The Swiss drugmaker confirmed it will close its facility in Humacao today, telling in-Pharmatechnologist.com the decision – which will result in the loss of 270 jobs - followed a review of its manufacturing network.
A spokesman told us “Novartis continually reviews its manufacturing infrastructure and capacity, including the number and size of its sites, to ensure we have the right production capacity in place to meet market demand, support our products and pipeline, and maximize productivity.
“Novartis Consumer Health decided to close Humacao in a phased manner over time following such a review of manufacturing infrastructure and capacity.”
Production of the consumer health drugs - Gas-X (simethicone) and the laxative Ex-Lax – will be transferred to Novartis’ site in Lincoln, Nebraska as will the packaging of Novartis’ ulcer treatment, Prevacid.
Novartis will outsource production and packaging of the animal health products made in Humacao - Sentinel, Interceptor, and Milbemax – to facilities operated by either US drugmaker Eli Lilly or Virbac.
Puerto Rico trends
Novartis is not the only drugmaker to have transferred manufacturing operations away from Puerto Rico in recent years.
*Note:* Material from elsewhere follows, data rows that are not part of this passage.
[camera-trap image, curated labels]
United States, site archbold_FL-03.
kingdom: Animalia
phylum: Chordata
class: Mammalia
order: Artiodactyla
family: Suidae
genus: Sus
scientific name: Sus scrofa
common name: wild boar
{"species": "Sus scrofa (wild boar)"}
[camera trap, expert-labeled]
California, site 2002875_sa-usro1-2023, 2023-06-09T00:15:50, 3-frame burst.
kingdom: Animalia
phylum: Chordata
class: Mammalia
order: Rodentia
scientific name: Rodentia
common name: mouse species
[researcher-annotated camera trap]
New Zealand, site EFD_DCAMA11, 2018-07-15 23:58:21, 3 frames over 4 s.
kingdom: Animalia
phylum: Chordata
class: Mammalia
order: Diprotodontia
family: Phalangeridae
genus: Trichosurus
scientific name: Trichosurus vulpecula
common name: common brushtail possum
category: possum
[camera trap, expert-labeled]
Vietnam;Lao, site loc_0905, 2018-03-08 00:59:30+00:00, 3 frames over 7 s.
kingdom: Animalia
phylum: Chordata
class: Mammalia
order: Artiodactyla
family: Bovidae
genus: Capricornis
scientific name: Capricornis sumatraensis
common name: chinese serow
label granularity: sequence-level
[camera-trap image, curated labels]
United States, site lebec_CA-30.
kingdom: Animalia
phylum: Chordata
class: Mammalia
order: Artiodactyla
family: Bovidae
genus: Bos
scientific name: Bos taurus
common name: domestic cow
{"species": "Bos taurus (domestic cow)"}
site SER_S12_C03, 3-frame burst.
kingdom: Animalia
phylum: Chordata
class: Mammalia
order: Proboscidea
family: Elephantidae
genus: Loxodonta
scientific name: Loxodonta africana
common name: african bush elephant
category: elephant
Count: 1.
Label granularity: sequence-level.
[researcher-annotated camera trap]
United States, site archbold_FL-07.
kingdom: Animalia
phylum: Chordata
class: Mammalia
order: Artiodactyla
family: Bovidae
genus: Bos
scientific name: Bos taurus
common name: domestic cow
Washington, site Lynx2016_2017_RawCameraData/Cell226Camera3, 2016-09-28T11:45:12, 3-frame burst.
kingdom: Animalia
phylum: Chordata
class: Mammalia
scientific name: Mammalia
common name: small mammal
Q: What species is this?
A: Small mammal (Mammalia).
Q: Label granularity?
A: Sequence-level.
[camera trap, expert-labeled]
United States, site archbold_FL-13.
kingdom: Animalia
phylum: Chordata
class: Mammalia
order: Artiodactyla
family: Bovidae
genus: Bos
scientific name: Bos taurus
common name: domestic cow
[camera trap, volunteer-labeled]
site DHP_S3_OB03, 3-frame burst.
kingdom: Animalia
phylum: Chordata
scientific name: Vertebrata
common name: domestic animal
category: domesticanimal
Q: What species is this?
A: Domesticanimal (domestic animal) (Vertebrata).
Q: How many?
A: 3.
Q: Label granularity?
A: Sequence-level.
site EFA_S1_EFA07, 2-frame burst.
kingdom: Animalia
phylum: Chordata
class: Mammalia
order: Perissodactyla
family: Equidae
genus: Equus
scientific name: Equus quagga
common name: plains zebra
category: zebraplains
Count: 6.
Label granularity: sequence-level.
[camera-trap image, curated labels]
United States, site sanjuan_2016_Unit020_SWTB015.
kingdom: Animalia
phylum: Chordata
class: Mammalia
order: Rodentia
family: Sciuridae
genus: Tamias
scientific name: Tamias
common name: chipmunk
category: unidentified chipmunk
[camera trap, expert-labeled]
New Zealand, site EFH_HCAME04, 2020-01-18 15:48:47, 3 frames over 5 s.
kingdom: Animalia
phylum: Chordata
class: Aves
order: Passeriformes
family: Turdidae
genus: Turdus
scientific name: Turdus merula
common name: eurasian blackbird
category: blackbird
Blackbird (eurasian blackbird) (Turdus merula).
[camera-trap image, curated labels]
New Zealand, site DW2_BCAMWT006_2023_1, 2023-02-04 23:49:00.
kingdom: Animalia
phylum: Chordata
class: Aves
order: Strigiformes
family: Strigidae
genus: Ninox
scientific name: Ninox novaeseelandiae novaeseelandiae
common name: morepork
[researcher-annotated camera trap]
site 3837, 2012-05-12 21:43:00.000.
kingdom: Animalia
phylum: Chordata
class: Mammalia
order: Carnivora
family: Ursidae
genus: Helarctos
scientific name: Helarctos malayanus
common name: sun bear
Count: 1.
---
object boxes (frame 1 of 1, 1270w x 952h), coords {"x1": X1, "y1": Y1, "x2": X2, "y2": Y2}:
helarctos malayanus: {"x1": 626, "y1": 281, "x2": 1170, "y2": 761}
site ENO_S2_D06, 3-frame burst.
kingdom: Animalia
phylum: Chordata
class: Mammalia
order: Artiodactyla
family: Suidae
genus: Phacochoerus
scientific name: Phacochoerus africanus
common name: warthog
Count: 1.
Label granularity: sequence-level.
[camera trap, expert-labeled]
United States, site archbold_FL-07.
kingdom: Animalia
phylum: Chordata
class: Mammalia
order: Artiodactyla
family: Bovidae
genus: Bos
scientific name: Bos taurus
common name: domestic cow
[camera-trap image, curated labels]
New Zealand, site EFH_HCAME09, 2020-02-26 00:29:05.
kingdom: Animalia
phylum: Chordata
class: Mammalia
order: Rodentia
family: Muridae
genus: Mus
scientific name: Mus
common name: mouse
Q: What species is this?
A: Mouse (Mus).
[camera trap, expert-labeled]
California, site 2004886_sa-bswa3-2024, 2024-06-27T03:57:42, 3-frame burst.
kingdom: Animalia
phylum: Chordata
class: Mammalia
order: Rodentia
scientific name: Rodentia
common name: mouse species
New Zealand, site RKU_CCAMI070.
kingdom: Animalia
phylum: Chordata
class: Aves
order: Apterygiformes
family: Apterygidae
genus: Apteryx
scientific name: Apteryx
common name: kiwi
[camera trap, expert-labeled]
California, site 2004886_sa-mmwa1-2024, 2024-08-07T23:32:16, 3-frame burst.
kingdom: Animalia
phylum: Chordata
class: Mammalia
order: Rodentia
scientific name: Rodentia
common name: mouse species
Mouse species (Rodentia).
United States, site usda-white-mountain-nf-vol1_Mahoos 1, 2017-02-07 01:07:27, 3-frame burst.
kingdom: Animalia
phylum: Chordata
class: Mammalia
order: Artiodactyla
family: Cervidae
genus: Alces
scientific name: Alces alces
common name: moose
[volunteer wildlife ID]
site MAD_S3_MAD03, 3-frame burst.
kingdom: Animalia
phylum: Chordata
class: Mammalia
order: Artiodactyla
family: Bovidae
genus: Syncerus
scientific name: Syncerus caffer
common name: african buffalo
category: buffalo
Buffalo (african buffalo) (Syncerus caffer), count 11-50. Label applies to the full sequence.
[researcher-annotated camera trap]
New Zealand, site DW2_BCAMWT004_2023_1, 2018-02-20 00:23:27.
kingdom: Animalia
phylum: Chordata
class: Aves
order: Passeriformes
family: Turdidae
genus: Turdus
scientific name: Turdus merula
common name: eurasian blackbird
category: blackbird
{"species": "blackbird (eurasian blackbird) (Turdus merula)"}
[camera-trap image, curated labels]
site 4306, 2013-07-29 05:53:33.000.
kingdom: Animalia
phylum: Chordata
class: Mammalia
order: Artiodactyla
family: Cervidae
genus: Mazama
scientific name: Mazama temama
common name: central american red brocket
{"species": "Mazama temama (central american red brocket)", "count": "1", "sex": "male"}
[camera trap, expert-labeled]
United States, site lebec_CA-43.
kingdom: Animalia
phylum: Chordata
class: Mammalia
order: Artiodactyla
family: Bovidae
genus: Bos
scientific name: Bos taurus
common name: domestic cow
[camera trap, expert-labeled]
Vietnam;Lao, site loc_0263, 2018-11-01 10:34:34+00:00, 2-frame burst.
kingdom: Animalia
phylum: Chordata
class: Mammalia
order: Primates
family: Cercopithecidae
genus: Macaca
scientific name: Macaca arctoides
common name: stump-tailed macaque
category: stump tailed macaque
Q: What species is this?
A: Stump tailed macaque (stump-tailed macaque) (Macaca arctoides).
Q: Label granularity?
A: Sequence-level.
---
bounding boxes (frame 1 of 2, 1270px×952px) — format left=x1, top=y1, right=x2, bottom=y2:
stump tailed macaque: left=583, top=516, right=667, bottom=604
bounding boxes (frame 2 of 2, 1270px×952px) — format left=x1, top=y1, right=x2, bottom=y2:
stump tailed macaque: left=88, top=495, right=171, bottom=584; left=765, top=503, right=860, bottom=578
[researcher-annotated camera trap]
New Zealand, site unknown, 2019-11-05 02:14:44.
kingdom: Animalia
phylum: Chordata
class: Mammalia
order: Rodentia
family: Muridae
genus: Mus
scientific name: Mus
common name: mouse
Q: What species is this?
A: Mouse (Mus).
In 2013, for example, Pfizer and Merck & Co both announced plans to reduce their manufacturing footprints on the island.
The perceived wisdom is that a 2010 decision to phase out a tax credit that effectively made profits attributed to activities on Puerto Rico exempt from US taxes made the island less attractive to the pharmaceutical industry.
A 2012 report by the Federal Bank of New York concluded that: “Tax incentives led to an outsized presence of the pharmaceuticals industry on the Island. The incentives have been phased out and employment in the industry has declined.
The authors also predicted that: “Going forward, there appears to be only a limited prospect for the sector to be a driver of growth.”
But while the Pfizer and Merck decisions, as well as Eli Lilly's more recently announced plan to close its Guayama facility, may support the view that Puerto Rico is less attractive to the drug industry, the picture is more complex.
In recent months a number of drugmakers – including both Novartis’ new contractor Eli Lilly and fellow Big Pharma firm Bristol Myers-Squibb (BMS) – have announced plans to manufacture more products in Puerto Rico.
Novartis did not respond when we ask if changes to the tax laws had factored into its decision making and instead restated that the closure is part of a manufacturing network review.